Antes do padrão TISS (Troca de Informação da Saúde Suplementar), era muito difícil e inviável financeiramente conciliar exame a exame os demonstrativos de pagamento e glosas. A começar pelo simples fato de que muitas operadoras não davam este tipo de informação ou, quando enviavam, a informação não era completa, impossibilitando assim a conciliação sem algum nível de interpretação ou risco de haver baixa em um atendimento errado.
Tudo isso perece muito inocente e burocrático, mas, quando analisamos a questão friamente, percebemos que as clínicas não recebem 100%, ou algo próximo disso, do que fazem de exames.
No quadro, fica claro que há várias etapas em que podem acontecer perdas e que se, não houver um processo bem desenhado e implantado para garantir a rastreabilidade dos exames feitos, perderemos, em algum momento, este dinheiro sem perceber.
Durante muitos anos, ouvimos de clínicas no Brasil inteiro que existem valores de glosas muito baixos ou inexistentes, mas os gestores esquecem de que não estamos falando somente da glosa que parte de um demonstrativo recebido das operadoras. Temos várias etapas do processo que podem gerar perdas mesmo antes da cobrança chegar à operadora de saúde.
Deparamo-nos com uma situação que mostrou claramente isso. Tínhamos saldos de contas a receber altos com uma operadora e, quando os cobramos, fomos informados de que não havia qualquer saldo a pagar no sistema dela, que estávamos errados, e pediu para provarmos guia a guia, exame a exame, que ela devia isso para a clínica. Ela sabia que não tínhamos este controle, porque os demonstrativos desta operadora não tinham padrão e eram disponibilizados em arquivo no formato PDF.
Como éramos grandes, conseguimos obter os demonstrativos dos dois anos anteriores e reconciliar tudo. O fato é que conseguimos recuperar muito dinheiro e a resposta que recebemos da operadora de saúde foi de que as guias não eram processadas e que deviam ter se perdido no processo.
Depois disso, começamos a olhar todas as operadoras e percebemos que o fato se repetia. Com isso, entendemos a necessidade de conciliar 100% dos exames, mas também compreendemos que fazer isso manualmente era inviável financeiramente devido à quantidade de funcionários que deveríamos ter no setor responsável.

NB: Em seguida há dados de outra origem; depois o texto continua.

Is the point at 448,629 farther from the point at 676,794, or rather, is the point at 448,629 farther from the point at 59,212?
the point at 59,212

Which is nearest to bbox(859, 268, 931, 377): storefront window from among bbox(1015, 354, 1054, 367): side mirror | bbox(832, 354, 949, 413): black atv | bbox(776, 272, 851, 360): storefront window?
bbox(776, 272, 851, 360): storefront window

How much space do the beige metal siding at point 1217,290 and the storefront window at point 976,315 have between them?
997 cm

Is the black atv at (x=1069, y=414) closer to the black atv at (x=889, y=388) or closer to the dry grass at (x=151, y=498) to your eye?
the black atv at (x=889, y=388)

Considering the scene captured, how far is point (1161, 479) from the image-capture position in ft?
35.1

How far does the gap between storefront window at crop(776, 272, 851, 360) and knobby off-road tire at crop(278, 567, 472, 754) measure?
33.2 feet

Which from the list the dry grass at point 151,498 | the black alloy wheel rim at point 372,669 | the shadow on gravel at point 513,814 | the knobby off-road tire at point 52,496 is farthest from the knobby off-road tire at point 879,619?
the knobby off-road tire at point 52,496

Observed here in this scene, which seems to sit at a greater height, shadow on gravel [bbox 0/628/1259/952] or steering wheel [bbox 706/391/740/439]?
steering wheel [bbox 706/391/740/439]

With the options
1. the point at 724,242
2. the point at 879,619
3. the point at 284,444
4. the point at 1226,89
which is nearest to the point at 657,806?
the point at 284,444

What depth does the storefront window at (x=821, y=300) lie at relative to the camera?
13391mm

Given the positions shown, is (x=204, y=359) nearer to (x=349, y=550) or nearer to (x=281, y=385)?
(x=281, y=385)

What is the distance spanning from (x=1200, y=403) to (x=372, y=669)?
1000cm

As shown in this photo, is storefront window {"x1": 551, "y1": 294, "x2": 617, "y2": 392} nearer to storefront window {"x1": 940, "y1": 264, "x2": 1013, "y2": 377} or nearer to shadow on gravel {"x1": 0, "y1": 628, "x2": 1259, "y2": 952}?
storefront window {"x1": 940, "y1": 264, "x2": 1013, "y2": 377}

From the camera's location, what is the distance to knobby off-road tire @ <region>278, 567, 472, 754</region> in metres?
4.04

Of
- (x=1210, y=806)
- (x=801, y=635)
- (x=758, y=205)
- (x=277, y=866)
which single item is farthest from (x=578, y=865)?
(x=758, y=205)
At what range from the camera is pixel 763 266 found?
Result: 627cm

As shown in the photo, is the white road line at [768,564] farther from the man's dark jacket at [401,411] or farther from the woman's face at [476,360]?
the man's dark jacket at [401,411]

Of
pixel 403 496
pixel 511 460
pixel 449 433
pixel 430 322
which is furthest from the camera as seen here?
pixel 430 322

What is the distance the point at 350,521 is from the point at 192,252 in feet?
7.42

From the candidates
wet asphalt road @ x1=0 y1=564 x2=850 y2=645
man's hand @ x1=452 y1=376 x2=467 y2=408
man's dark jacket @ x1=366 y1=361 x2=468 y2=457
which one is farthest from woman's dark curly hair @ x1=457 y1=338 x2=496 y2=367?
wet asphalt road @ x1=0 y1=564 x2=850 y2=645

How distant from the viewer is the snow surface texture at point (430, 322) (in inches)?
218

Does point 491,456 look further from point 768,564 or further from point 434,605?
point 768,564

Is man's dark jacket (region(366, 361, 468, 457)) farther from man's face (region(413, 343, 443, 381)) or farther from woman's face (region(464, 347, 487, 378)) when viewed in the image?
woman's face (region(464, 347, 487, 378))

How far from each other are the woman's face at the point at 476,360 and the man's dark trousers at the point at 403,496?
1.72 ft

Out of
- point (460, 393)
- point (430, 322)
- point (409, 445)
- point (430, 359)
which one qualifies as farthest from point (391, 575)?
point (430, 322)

O padrão TISS 3.02, em sua última versão, obriga as operadoras de saúde a enviar aos prestadores os demonstrativos em formato XML, possibilitando, assim, uma conciliação automatizada e a garantia de que a clínica saberá quais exames são realizados e quanto é recebido.
A resistência das operadoras de saúde em disponibilizar estes arquivos tem sido grande porque estas guias não processadas acabam por beneficiá-las. Quando falamos isso na reunião do Comitê de Padronização das Informações em Saúde Suplementar (COPISS) da Agência Nacional de Saúde Suplementar (ANS), as operadoras argumentaram que têm oferecido aos prestadores os demonstrativos em XML, mas que poucos os têm solicitado.
Assim, recomendamos que peçam seus demonstrativos e atualizem os sistemas RIS de suas clínicas para que este processo seja automatizado. No caso das operadoras de saúde que negam ou entregam fora do padrão, denunciem-nas à ANS. Elas já deveriam ter começado a enviar os demonstrativos desde 31 de agosto de 2014 na versão 03.02, que já traz as melhorias citadas.
Vale a pena lembrar que a ANS, em reunião do Grupo Técnico da Lei 13.003/14 ocorrida no último dia 15 de fevereiro, exibiu a informação que de janeiro de 2015 a setembro de 2016 foram gastos R$ 11,3 bilhões em glosas, 6,69% de tudo o que foi atendido na Saúde Suplementar no Brasil no período.